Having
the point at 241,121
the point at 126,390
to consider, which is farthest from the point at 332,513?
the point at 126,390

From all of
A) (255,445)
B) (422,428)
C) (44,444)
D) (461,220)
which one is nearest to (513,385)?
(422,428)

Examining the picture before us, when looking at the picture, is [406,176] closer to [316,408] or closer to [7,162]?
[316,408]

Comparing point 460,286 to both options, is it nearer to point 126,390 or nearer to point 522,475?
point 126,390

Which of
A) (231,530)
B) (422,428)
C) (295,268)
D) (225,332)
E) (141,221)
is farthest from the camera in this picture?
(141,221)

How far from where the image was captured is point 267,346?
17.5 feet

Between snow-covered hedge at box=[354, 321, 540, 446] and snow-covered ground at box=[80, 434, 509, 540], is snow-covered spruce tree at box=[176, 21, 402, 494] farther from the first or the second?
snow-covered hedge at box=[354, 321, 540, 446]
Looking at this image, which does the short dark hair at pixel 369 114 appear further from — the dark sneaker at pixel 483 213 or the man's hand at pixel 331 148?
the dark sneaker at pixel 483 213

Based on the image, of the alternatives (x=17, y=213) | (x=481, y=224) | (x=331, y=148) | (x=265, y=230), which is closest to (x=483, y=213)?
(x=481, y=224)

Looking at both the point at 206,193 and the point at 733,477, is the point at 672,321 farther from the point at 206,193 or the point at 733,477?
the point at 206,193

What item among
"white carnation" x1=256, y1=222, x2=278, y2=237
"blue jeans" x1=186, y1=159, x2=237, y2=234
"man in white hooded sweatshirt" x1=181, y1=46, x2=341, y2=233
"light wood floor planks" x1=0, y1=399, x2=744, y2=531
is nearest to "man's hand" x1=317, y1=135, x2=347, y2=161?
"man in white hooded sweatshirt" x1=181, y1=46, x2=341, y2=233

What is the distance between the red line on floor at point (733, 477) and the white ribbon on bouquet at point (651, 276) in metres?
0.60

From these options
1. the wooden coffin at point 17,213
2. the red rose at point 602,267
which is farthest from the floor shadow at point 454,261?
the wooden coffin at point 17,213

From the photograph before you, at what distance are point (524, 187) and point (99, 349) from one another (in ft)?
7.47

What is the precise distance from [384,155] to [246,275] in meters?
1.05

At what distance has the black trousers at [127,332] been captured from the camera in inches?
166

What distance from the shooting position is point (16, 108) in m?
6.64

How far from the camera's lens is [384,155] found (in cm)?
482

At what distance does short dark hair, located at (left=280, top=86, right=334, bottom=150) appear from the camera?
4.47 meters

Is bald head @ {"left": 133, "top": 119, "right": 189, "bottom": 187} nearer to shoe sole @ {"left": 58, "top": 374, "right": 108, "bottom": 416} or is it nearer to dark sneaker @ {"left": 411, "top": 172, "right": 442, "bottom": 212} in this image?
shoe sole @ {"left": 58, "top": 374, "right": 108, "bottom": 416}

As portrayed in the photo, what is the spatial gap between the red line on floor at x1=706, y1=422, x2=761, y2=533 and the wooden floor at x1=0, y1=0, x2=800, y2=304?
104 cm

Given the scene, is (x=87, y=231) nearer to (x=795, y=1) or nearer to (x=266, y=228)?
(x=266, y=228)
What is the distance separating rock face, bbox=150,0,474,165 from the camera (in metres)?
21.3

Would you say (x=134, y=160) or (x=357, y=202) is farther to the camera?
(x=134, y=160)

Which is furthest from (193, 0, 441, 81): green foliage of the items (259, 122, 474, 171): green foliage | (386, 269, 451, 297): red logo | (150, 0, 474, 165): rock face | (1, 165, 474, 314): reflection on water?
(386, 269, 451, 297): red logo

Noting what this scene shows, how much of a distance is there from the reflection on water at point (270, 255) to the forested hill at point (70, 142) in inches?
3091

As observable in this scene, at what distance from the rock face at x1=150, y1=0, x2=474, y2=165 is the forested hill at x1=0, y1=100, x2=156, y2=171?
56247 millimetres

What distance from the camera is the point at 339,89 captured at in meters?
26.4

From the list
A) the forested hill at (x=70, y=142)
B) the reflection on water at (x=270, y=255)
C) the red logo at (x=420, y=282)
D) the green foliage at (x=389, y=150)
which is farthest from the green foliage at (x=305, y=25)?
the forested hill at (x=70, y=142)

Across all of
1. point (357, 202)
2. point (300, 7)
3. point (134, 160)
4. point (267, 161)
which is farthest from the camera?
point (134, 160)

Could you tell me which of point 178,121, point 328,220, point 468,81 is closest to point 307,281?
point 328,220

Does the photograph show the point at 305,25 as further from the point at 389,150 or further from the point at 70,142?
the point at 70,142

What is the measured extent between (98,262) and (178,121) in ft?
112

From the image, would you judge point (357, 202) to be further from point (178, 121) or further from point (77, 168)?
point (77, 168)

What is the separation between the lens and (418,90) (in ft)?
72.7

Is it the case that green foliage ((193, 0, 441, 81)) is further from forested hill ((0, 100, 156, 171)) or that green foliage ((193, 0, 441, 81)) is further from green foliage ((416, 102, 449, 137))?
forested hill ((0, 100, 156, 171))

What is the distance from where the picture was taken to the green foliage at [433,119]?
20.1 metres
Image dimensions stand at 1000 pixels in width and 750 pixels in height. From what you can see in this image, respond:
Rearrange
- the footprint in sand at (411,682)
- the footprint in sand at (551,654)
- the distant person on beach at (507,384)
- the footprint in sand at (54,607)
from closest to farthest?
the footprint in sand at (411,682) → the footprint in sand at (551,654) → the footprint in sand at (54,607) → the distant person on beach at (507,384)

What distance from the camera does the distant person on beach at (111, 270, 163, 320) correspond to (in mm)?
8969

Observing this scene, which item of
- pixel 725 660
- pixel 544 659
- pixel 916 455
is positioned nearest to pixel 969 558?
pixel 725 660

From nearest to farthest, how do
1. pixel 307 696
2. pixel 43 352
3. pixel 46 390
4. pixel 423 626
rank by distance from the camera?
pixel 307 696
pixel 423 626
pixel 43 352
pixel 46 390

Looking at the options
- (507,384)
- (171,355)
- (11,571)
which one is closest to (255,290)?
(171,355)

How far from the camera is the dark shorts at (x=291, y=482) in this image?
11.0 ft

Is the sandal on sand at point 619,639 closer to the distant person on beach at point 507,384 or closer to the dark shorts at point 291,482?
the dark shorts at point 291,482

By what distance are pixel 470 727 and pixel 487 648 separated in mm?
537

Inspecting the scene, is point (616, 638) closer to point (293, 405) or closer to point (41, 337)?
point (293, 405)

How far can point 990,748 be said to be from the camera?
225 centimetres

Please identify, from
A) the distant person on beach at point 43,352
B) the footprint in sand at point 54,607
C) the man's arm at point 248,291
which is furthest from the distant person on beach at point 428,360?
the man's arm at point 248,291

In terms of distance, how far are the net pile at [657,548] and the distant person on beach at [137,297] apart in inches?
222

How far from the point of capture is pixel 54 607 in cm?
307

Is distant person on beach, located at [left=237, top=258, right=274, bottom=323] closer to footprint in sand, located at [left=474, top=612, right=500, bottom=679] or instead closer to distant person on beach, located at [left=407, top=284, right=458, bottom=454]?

──────────────────────────────

### WHAT YOU SHOULD DO
Rewrite every entry above, replacing "Inspecting the scene" with "Examining the scene" and leaving everything else unchanged.

### WORKED ANSWER
Having
the point at 241,121
the point at 126,390
to consider, which is farthest from the point at 332,513?
the point at 126,390

From all of
A) (255,445)
B) (422,428)
C) (44,444)
D) (461,220)
which one is nearest to (513,385)?
(422,428)

Examining the picture before us, when looking at the picture, is [406,176] closer to [316,408] or closer to [7,162]?
[316,408]

Comparing point 460,286 to both options, is it nearer to point 126,390 or nearer to point 522,475?
point 126,390

Which of
A) (231,530)
B) (422,428)
C) (295,268)
D) (225,332)
E) (141,221)
is farthest from the camera in this picture?
(141,221)

How far from where the image was captured is point 267,346?
17.5 feet

Between snow-covered hedge at box=[354, 321, 540, 446] and snow-covered ground at box=[80, 434, 509, 540], is snow-covered spruce tree at box=[176, 21, 402, 494] farther from the first or the second?
snow-covered hedge at box=[354, 321, 540, 446]
Looking at this image, which does the short dark hair at pixel 369 114 appear further from — the dark sneaker at pixel 483 213 or the man's hand at pixel 331 148?
the dark sneaker at pixel 483 213

Based on the image, of the alternatives (x=17, y=213) | (x=481, y=224) | (x=331, y=148) | (x=265, y=230), which is closest to (x=483, y=213)?
(x=481, y=224)

Looking at both the point at 206,193 and the point at 733,477, is the point at 672,321 farther from the point at 206,193 or the point at 733,477?
the point at 206,193

What item among
"white carnation" x1=256, y1=222, x2=278, y2=237
"blue jeans" x1=186, y1=159, x2=237, y2=234
"man in white hooded sweatshirt" x1=181, y1=46, x2=341, y2=233
"light wood floor planks" x1=0, y1=399, x2=744, y2=531
is nearest to "man's hand" x1=317, y1=135, x2=347, y2=161?
"man in white hooded sweatshirt" x1=181, y1=46, x2=341, y2=233

What is the distance between the red line on floor at point (733, 477) and the white ribbon on bouquet at point (651, 276) in metres?
0.60

From these options
1. the wooden coffin at point 17,213
2. the red rose at point 602,267
which is farthest from the floor shadow at point 454,261?
the wooden coffin at point 17,213

From the photograph before you, at what distance are point (524, 187) and point (99, 349) from one another (in ft)?
7.47

What is the precise distance from [384,155] to [246,275] in meters?
1.05

At what distance has the black trousers at [127,332] been captured from the camera in inches?
166

What distance from the shooting position is point (16, 108) in m?
6.64

How far from the camera's lens is [384,155] found (in cm)?
482

At what distance does short dark hair, located at (left=280, top=86, right=334, bottom=150) appear from the camera?
4.47 meters

Is bald head @ {"left": 133, "top": 119, "right": 189, "bottom": 187} nearer to shoe sole @ {"left": 58, "top": 374, "right": 108, "bottom": 416} or is it nearer to dark sneaker @ {"left": 411, "top": 172, "right": 442, "bottom": 212} in this image?
shoe sole @ {"left": 58, "top": 374, "right": 108, "bottom": 416}

As portrayed in the photo, what is the spatial gap between the red line on floor at x1=706, y1=422, x2=761, y2=533 and the wooden floor at x1=0, y1=0, x2=800, y2=304?
104 cm

Given the scene, is (x=87, y=231) nearer to (x=795, y=1) or nearer to (x=266, y=228)?
(x=266, y=228)
What is the distance separating rock face, bbox=150,0,474,165 from the camera (in metres)?
21.3

Would you say (x=134, y=160) or (x=357, y=202) is farther to the camera?
(x=134, y=160)

Which is furthest from (193, 0, 441, 81): green foliage of the items (259, 122, 474, 171): green foliage | (386, 269, 451, 297): red logo | (150, 0, 474, 165): rock face | (1, 165, 474, 314): reflection on water?
(386, 269, 451, 297): red logo

Noting what this scene shows, how much of a distance is there from the reflection on water at point (270, 255) to the forested hill at point (70, 142) in inches?
3091

As observable in this scene, at what distance from the rock face at x1=150, y1=0, x2=474, y2=165 is the forested hill at x1=0, y1=100, x2=156, y2=171?
56247 millimetres

What distance from the camera is the point at 339,89 captured at in meters?
26.4

From the list
A) the forested hill at (x=70, y=142)
B) the reflection on water at (x=270, y=255)
C) the red logo at (x=420, y=282)
D) the green foliage at (x=389, y=150)
which is farthest from the green foliage at (x=305, y=25)?
the forested hill at (x=70, y=142)

Across all of
1. point (357, 202)
2. point (300, 7)
3. point (134, 160)
4. point (267, 161)
which is farthest from the camera?
point (134, 160)

Could you tell me which of point 178,121, point 328,220, point 468,81 is closest to point 307,281?
point 328,220

Does the photograph show the point at 305,25 as further from the point at 389,150 or further from the point at 70,142?
the point at 70,142

What is the measured extent between (98,262) and (178,121) in ft?
112

From the image, would you judge point (357, 202) to be further from point (178, 121) or further from point (77, 168)?
point (77, 168)

What is the separation between the lens and (418,90) (in ft)?
72.7

Is it the case that green foliage ((193, 0, 441, 81)) is further from forested hill ((0, 100, 156, 171)) or that green foliage ((193, 0, 441, 81)) is further from green foliage ((416, 102, 449, 137))?
forested hill ((0, 100, 156, 171))

What is the distance from where the picture was taken to the green foliage at [433,119]?
20.1 metres
Image dimensions stand at 1000 pixels in width and 750 pixels in height. From what you can see in this image, respond:
Rearrange
- the footprint in sand at (411,682)
- the footprint in sand at (551,654)
- the distant person on beach at (507,384)
- the footprint in sand at (54,607)
from closest to farthest?
the footprint in sand at (411,682) → the footprint in sand at (551,654) → the footprint in sand at (54,607) → the distant person on beach at (507,384)

What distance from the camera does the distant person on beach at (111, 270, 163, 320) correspond to (in mm)?
8969

Observing this scene, which item of
- pixel 725 660
- pixel 544 659
- pixel 916 455
is positioned nearest to pixel 969 558?
pixel 725 660

From nearest to farthest, how do
1. pixel 307 696
2. pixel 43 352
3. pixel 46 390
4. pixel 423 626
rank by distance from the camera?
pixel 307 696
pixel 423 626
pixel 43 352
pixel 46 390

Looking at the options
- (507,384)
- (171,355)
- (11,571)
which one is closest to (255,290)?
(171,355)

How far from the camera is the dark shorts at (x=291, y=482) in this image?
11.0 ft

Is the sandal on sand at point 619,639 closer to the distant person on beach at point 507,384 or closer to the dark shorts at point 291,482?
the dark shorts at point 291,482

By what distance are pixel 470 727 and pixel 487 648 separated in mm?
537

Examining the scene, is point (616, 638) closer to point (293, 405) or closer to point (41, 337)?
point (293, 405)

How far can point 990,748 be said to be from the camera?
225 centimetres

Please identify, from
A) the distant person on beach at point 43,352
B) the footprint in sand at point 54,607
C) the man's arm at point 248,291
which is furthest from the distant person on beach at point 428,360?
the man's arm at point 248,291

In terms of distance, how far are the net pile at [657,548] and the distant person on beach at [137,297] apart in inches?
222

How far from the point of capture is pixel 54 607 in cm?
307

Is distant person on beach, located at [left=237, top=258, right=274, bottom=323] closer to footprint in sand, located at [left=474, top=612, right=500, bottom=679] or instead closer to distant person on beach, located at [left=407, top=284, right=458, bottom=454]?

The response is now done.